After nearly 18 hours of debate and over two dozen party-line votes, Republicans pushed legislation through the Ways and Means Committee abolishing the tax penalty Obama’s statute imposes on people who don’t purchase insurance and reshaping how millions of Americans buy medical care.
The House Energy and Commerce Committee was still in session at 5 a.m. EST this morning, the Hill reports:
The committee had only made its way through five amendments as of early Thursday morning, meaning Democrats could drag the markup through the rest of the week.

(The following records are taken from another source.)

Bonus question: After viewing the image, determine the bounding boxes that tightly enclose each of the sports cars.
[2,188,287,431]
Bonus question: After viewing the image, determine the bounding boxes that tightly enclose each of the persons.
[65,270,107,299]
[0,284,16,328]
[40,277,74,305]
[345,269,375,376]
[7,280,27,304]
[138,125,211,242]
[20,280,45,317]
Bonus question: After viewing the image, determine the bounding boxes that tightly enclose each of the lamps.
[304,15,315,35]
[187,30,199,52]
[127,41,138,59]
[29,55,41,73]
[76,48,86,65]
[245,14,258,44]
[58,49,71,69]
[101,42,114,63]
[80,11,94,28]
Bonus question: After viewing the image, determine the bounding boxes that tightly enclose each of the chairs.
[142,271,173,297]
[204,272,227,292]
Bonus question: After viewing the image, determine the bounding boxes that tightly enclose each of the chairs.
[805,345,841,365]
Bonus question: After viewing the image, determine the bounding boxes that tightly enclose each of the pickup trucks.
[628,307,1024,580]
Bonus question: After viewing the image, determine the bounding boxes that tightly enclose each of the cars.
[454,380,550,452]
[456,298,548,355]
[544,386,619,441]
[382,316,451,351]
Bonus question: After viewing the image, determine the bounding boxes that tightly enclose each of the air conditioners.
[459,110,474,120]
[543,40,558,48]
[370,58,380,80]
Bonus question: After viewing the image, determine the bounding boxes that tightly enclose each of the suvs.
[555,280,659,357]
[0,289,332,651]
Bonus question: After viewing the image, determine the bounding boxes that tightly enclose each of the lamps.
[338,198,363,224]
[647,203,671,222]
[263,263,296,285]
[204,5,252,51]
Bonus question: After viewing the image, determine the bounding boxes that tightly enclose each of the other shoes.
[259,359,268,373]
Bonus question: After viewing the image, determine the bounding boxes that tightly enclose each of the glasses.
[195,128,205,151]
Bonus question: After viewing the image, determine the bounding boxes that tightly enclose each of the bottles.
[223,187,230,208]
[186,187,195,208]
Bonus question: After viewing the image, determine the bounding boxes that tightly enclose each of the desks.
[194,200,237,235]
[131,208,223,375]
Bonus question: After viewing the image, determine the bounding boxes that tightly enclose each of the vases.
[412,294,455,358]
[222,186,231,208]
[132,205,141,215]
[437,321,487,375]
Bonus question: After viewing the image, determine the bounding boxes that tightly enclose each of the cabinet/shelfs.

Democrats complained that Republicans are marking up the bill without a score from the Congressional Budget Office, which will indicate how many people may lose coverage under the GOP plan and how much it will cost.
Republicans shot down amendments from Democrats that would have removed a provision defunding Planned Parenthood, kept ObamaCare’s patient protections and change the title of the bill to “Republican Pay More For Less Act.”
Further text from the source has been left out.